Последний мужчина - Михаил Сергеев
Шрифт:
Интервал:
Закладка:
— Невероятное совпадение, — промямлил Сергей, — двое… что вышли только.
— Я… я вообще никого не видел, — заметил Юрий Николаевич, ища взглядом поддержки у Меркулова. Тот в ответ пожал плечами.
В шесть последующих минут звяканье вилок было единственным, что нарушало тишину огромного зала.
— А я в основном лирик, — неожиданно произнёс секретарь. — У меня вышло семь книг. Сейчас ещё выходит… — стараясь сменить тему, продолжал он чуть расстроенным голосом. — Я всегда считал так: стихи должны сначала зазвучать в душе. Я и музыкой занимался. У меня и музыкальное образование…

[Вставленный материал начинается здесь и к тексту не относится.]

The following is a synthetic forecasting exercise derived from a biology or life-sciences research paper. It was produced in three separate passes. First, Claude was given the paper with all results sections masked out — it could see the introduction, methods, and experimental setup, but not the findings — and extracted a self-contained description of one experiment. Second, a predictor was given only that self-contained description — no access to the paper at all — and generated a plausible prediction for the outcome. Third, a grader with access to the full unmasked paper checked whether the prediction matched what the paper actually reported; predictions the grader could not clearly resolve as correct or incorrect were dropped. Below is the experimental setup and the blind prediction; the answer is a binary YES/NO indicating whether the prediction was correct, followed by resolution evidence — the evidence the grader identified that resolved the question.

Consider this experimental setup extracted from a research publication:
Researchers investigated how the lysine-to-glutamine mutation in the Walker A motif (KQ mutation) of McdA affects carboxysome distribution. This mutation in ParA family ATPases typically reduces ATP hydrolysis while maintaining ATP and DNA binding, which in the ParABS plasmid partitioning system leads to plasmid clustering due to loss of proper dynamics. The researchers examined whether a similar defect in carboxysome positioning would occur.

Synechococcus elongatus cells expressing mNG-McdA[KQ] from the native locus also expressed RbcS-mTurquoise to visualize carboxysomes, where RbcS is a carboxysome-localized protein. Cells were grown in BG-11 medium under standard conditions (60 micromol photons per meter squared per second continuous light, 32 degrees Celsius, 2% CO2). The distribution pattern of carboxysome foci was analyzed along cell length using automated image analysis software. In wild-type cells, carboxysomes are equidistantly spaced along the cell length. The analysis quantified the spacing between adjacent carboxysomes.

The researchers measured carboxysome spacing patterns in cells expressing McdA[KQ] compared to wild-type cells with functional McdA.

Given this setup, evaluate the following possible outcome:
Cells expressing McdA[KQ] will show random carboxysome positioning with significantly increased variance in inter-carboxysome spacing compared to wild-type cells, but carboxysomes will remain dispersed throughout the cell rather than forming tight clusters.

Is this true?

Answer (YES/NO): NO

Стоявший поодаль официант явно наслаждался бряцанием посуды. Её звук был гораздо приятнее, нежели разговор с врачом скорой, заученный за годы наизусть.

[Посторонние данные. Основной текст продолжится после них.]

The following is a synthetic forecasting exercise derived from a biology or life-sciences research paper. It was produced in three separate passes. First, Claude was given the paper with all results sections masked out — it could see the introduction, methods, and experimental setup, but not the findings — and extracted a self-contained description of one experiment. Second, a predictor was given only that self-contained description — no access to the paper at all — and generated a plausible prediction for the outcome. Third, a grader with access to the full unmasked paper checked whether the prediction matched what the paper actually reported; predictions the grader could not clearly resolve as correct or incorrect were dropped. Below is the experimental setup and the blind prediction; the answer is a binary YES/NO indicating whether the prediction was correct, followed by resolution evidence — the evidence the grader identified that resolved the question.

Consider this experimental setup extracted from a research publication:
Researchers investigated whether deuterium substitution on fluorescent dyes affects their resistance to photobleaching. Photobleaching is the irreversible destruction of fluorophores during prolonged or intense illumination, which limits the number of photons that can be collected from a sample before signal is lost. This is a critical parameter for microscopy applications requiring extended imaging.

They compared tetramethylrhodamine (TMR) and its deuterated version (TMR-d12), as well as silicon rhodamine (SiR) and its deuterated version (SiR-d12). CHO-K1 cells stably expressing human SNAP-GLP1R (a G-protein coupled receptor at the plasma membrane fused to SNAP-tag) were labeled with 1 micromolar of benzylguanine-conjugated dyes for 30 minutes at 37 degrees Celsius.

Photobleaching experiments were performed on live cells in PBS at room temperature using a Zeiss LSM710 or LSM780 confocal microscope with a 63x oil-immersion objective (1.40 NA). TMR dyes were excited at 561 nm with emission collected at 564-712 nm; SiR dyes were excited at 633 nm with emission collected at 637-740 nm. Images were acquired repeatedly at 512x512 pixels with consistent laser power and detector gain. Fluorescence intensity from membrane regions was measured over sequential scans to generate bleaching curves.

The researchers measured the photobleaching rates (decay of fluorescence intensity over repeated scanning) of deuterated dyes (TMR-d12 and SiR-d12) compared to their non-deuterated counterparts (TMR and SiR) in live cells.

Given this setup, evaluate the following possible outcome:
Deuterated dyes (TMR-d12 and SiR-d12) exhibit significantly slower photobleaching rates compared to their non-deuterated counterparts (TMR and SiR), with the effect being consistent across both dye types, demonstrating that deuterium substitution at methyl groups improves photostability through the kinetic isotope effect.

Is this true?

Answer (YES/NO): NO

— Послушайте, — Меркулов вдруг поднял голову, — я вспомнил моё любимое выражение, точнее, Мао Цзе Дуна, из цитатника. Всегда, чёрт, не к столу будет сказано, оборачивается в пользу. Короче, кормчий любил выражение: «Чем хуже, тем лучше»! А если поразмыслить, так всегда оно и есть! Послушайте мою глубочайшую мысль. — Он чуть наклонился, жестом предлагая друзьям сделать то же самое. — А пусть Юрий Николаевич согласится позвонить… — заговорщически щурясь, почти прошептал он. — Что теряем-то? А библиотеку жаль. Нужно только перед этим забрать рукопись и твёрдо оговорить условия. Ну, чтоб, когда выяснится, эта мадам не наставила новых. А? — Режиссёр поочерёдно посмотрел на обоих. — Типа, просили, позвонил. Да, хотел выполнить наш договор. Ах, условия невыполнимы? Так думайте, прежде чем… По рукам ударили? Отдайте. Как?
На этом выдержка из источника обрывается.